According to the article on the Music Library Association's fiftieth birthday, in what year and in which city did the association begin?

--- START Page text ---

Sharing the Musical Wealth
Music Librarians Celebrate and Plan by D.W. Krummel
Last year the Music Library Association marked its
fiftieth birthday. Well over 400 celebrants from most every state, Canada,
and several overseas countries, made the pilgrimage to New Haven, in February,
no less addressing themselves to the past and to the future the whys,
wherefores, and whithers of the tens of millions of musical documents in
the custody of hundreds of collections, as needed and used by tens of thousands
of readers every year.
From its beginnings in 1931, also in New Haven, the M.L.A. has been made up of two kinds of people who work in music libraries: the librarians and the readers. In 1931 the librarians came
mostly from places like the Library of Congress, the New York Public, and a handful of major universities; today they also come from Appalachian State and Trenton State, Washington State, West Chester State, and several Cal-States; from the Austin Public, the Trenton Public, the Atlanta Public, and the Carnegie in Pittsburgh; from St. Olaf, Stetson, and Middlebury; from the Arnold Schoenberg Institute and the Country Music Foundation; not to mention Curtis, Peabody,
and New England Conservatories.

--- END Page text ---
--- START Given data ---

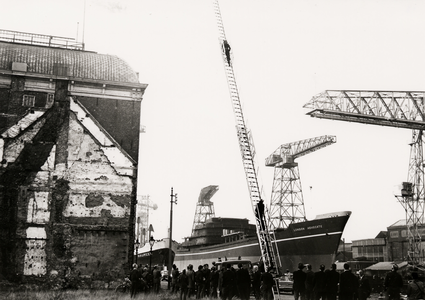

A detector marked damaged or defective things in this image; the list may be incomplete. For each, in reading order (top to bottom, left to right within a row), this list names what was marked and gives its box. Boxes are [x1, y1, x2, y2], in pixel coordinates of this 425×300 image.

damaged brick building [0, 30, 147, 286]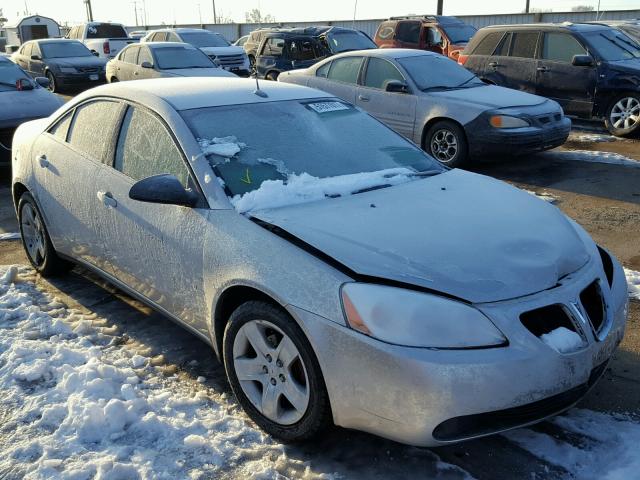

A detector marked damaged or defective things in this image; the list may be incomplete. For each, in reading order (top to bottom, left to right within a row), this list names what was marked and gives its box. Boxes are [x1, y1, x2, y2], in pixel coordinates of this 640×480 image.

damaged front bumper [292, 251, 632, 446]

--- END Given data ---

Answer: 1931, in New Haven.